Cada vez que entramos a campo es un rito de paso que cambiará para siempre nuestro sistema de creencias, nuestros códigos compartidos y nuestra estructura cognitiva, tanto que nunca sabemos cómo puede llegar a afectar a nuestra vida personal. Hay desgaste, miedo, ilusión, estrés y esperanza cuando hemos de construir relaciones y empatizar con experiencias que en ocasiones ni tan siquiera imaginas que puedan ser realidades. Cuando pones el cuerpo y las emociones de la manera que una antropóloga lo hace, dejas de pensar que es un trabajo para pasar a ser parte de tu ser, parte de ti misma. Te afecta cada paso que das en campo, cada llamada que no has podido hacer, a cada lugar al que no has tenido tiempo a ir. Puedes llegar a sentir verdadero rechazo hacia el informante, puedes sentir amistad o incluso amor/pasión.

Hemos de aprender a gestionar las emociones para poder ser precisas, consideradas y para poder cuidar tanto a los informantes como a nosotras mismas.
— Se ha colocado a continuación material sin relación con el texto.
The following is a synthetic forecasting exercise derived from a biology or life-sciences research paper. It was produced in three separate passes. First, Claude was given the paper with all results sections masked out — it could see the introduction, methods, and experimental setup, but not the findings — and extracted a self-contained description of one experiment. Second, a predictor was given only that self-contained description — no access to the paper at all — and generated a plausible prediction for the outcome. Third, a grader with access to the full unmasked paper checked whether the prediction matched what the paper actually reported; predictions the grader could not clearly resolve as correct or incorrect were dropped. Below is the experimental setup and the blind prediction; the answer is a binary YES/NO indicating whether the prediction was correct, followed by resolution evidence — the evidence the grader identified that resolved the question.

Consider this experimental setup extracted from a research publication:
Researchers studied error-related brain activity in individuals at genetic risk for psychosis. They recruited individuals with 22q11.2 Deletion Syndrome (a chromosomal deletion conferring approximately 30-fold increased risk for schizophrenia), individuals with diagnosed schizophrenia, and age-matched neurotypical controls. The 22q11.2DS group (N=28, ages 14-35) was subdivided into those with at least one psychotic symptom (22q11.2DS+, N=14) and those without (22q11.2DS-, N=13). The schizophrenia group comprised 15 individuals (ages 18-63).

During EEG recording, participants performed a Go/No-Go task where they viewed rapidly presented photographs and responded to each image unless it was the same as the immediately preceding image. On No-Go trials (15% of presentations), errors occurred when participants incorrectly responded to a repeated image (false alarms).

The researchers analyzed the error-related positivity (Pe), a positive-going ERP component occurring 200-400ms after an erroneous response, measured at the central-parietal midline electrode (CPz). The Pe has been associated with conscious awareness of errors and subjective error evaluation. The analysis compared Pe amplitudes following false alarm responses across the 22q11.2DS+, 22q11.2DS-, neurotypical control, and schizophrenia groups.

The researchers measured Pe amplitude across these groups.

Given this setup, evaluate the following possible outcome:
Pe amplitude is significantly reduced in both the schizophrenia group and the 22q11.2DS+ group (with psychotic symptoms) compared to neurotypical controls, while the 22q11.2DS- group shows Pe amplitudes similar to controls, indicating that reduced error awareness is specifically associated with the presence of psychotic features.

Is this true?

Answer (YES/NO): NO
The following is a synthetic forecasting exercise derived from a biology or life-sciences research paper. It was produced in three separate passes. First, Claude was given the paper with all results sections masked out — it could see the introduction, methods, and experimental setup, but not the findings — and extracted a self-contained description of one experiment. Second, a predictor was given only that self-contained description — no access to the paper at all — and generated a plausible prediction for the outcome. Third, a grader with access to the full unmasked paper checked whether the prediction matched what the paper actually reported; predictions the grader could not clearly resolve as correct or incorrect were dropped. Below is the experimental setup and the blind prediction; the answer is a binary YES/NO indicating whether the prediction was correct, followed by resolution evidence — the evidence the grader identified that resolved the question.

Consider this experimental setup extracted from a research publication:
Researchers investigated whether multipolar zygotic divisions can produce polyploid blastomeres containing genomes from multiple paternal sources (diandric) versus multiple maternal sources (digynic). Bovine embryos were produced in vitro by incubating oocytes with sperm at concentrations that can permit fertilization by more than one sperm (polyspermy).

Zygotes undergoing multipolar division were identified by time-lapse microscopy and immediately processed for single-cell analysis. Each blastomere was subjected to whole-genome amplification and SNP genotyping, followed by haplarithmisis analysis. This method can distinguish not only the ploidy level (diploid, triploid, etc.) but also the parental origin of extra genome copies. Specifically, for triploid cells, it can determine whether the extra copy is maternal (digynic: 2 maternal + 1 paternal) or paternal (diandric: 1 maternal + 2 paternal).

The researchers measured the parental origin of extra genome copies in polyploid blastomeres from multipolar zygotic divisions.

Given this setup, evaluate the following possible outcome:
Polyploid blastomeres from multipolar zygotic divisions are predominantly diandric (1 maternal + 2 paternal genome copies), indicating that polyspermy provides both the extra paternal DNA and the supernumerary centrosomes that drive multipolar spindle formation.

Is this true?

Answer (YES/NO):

Es la clave para poder establecer una relación de confianza recíproca, así como la honestidad. Decir la verdad es tan importante como si te la estuvieras diciendo a ti misma, ya que la sombra de la sospecha siempre va tras nosotras. Me gustaría citar a Rosana Guber (2001) para ilustrar un poco más lo que significa para nosotras entrar a campo:

“Esta representación de la persona se actúa en el campo a toda hora, pero es más evidente al principio porque investigador e informante actúan recíprocamente sus papeles (roles) y estatus formales según el “deber ser” de sus respectivas sociedades, culturas y reflexividades. Entonces, el investigador se presenta como miembro de una institución universitaria que va a realizar un estudio, mientras que su primer o prime-interlocutores se presentan como autoridades en la materia, en el lugar y entre sus vecinos. Esta presentación es, como ha señalado Erving Goffman, una actuación cuya relevancia reside en indicar pautas de derecho, moralidad y responsabilidad. Por eso, nombres y cargos, patrones de deferencia y de respeto, permiten clasificar al interlocutor (1971). Con sus cargas morales, de rol y de estatus, estas tipificaciones trazan las líneas futuras de interacción, cooperación y reciprocidad y, por lo tanto, los lugares viables e inviables para observar, participar y entrevistar.”

El trabajo de campo no deja de ser una oportunidad para entrenarse en la vida, es una manera de poder crecer en conciencia sobre problemáticas y contextos sociales que de otra manera no hubiéramos conocido. Reflexionamos mucho, y a menudo, sobre el “extractivismo de los saberes” de las personas con las que interactuamos en campo, y sobre nuestro origen como disciplina. Nos revisamos para no caer en la cosificación de las personas. También le damos muchas vueltas a si “les gustará la etnografía que hemos escrito” a nuestros informantes, si no se sentirán ofendidos o poco representados. La verdad es que hay antropólogas de todo tipo y pensamientos. Particularmente, la manera en que veo que ser antropóloga tiene utilidad y revierte socialmente, es poniéndola al servicio de la gente y no contra ella.

¿Qué hay detrás de una etnografía? Una antropóloga sentipensante de carne y hueso, y un grupo humano que la acoge y comparte saberes con ella. ¿Qué mejor manera de vivir la antropología que colectivizando las subjetividades y haciendo etnografías conjuntas? Porque la experiencia hace la teoría, y la teoría visibiliza y verbaliza las experiencias.

Querría finalizar este escrito, aunque parece más una declaración de amor al trabajo de campo, contestando a la pregunta que da título al mismo. ¿Qué es el trabajo de campo para una antropóloga? Es un mundo desconocido en el que al entrar te revela qué camino tomará tu investigación… y tu propia vida.

 

Bibliografía:

GUBER, R. (2001). La etnografía, método, campo y reflexividad. Grupo Editorial Norma. Bogotá.

 

CARATINI, S. (2013). Lo que no dice la antropología. Ediciones del Oriente y del Mediterráneo. Madrid.

[1]“aceptación o la relación de “rapport” o empatía con ellos” (Guber, xxx). Cuando habla de “ellos” se refiere a los informantes.